Westdeutsche Allgemeine Zeitung
WAZ: Aufschwung hat Probleme kaschiert - Kommentar Stefan Schulte zu Kassenbeiträgen
Essen (ots)
Unsere Gesundheit ist uns lieb und deshalb teuer. Wir werden, der Demografie geschuldet und dem medizinischen Fortschritt sei Dank, immer älter. Viele noch vor zehn, 15 Jahren kaum heilbare Krankheiten lassen sich heute gut behandeln. Niemand stellt infrage, ob wir uns diese Forschungserfolge leisten wollen. Natürlich wollen wir das. Doch um wie viel teurer es für die Bürger wird und ob nicht auch die Arbeitgeber etwas beitragen sollten, ist Sache der Politik. Und die hat sich lange genug weggeduckt.

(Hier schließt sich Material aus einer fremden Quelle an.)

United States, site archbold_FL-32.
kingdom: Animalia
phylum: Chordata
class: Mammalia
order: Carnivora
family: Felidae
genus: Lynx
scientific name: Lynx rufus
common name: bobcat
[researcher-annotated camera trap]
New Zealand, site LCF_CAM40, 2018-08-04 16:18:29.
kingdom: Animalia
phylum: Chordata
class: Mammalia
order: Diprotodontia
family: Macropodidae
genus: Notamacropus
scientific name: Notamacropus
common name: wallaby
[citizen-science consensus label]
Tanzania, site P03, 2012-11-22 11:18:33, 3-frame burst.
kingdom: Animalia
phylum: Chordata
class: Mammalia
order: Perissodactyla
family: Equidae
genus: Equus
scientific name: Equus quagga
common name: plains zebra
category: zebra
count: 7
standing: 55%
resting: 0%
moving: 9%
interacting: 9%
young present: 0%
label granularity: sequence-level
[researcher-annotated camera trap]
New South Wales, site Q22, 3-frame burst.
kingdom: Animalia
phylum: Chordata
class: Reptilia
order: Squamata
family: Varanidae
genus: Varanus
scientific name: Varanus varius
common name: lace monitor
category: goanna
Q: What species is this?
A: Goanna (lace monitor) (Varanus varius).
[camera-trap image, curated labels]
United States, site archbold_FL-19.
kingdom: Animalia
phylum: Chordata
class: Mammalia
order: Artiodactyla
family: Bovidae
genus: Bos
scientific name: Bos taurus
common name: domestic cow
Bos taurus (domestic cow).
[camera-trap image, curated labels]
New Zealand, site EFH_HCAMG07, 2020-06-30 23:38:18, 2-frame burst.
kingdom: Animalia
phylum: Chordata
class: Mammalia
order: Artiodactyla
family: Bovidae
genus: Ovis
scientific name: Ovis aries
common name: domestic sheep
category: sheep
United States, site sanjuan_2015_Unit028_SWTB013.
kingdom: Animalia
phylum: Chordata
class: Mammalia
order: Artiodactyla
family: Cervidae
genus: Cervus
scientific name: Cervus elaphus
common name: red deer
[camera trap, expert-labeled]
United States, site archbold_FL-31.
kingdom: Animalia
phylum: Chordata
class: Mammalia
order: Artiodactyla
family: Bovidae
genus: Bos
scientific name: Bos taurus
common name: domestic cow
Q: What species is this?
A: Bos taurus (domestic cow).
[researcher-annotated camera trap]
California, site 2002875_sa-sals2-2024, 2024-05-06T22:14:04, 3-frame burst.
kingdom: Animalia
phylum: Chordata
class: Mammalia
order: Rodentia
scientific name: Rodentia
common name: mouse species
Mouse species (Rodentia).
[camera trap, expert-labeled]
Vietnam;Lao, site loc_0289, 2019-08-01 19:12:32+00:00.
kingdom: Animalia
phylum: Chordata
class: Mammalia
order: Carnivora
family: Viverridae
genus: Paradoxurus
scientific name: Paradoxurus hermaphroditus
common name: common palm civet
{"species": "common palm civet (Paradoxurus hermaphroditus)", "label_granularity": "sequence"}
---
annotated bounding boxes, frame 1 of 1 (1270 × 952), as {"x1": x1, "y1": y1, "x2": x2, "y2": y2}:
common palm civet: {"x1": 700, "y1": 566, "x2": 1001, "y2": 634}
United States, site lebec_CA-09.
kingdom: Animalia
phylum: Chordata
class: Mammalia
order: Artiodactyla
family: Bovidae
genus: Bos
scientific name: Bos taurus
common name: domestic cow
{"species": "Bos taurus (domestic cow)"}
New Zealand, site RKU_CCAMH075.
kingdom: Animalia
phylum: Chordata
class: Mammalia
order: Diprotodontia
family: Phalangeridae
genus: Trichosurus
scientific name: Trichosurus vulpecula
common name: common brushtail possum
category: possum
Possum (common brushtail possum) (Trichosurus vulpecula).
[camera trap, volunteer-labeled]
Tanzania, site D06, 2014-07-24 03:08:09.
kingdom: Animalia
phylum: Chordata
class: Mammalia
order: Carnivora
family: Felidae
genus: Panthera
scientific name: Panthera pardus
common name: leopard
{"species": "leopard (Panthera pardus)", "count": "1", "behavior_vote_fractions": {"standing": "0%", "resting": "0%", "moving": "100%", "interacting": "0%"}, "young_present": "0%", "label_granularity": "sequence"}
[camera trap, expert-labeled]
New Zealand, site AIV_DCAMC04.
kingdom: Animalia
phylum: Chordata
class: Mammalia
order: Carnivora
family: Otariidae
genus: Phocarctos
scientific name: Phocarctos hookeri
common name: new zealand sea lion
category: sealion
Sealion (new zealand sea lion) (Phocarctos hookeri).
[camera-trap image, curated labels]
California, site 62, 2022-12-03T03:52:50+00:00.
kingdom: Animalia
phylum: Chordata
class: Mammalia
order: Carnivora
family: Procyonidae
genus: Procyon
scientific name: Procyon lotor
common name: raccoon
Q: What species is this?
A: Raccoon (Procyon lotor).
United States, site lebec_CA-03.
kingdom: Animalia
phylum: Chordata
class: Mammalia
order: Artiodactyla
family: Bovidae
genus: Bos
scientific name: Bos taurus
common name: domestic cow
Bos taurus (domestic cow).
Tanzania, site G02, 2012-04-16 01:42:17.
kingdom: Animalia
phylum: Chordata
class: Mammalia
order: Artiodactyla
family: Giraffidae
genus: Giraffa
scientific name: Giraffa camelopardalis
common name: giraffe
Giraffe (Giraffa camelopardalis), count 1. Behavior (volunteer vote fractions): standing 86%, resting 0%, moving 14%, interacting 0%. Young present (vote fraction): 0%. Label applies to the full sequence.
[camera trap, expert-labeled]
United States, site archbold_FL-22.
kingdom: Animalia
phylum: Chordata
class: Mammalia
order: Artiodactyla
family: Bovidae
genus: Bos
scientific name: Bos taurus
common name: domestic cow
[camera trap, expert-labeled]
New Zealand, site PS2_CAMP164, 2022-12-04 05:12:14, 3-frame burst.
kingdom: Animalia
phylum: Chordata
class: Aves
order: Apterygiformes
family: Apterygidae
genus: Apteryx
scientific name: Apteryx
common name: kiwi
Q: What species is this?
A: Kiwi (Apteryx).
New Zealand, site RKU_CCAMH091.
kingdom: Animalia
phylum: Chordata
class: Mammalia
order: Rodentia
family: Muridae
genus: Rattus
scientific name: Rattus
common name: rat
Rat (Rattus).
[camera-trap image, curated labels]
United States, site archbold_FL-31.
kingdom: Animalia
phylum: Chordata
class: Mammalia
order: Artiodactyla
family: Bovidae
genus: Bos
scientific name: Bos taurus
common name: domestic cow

Der für Bürger, Wirtschaft und Staatsfinanzen so segensreiche Aufschwung hat in den vergangenen Jahren viele Probleme kaschiert, die eine alternde Gesellschaft begleiten. Die Rekordbeschäftigung brachte den Sozialversicherungen Rekordeinnahmen. Dass die Kosten nach wie vor stiegen, fiel gar nicht auf. Das milliardenschwere Rentenpaket wäre nie gekommen, hätte die Regierung es zum Start nicht mal eben aus den Rücklagen bezahlen können. Auch Gesundheitsminister Gröhe nutzte die gute Kassenlage, es allen recht zu machen - Kliniken, Ärzten und der Pharmaindustrie.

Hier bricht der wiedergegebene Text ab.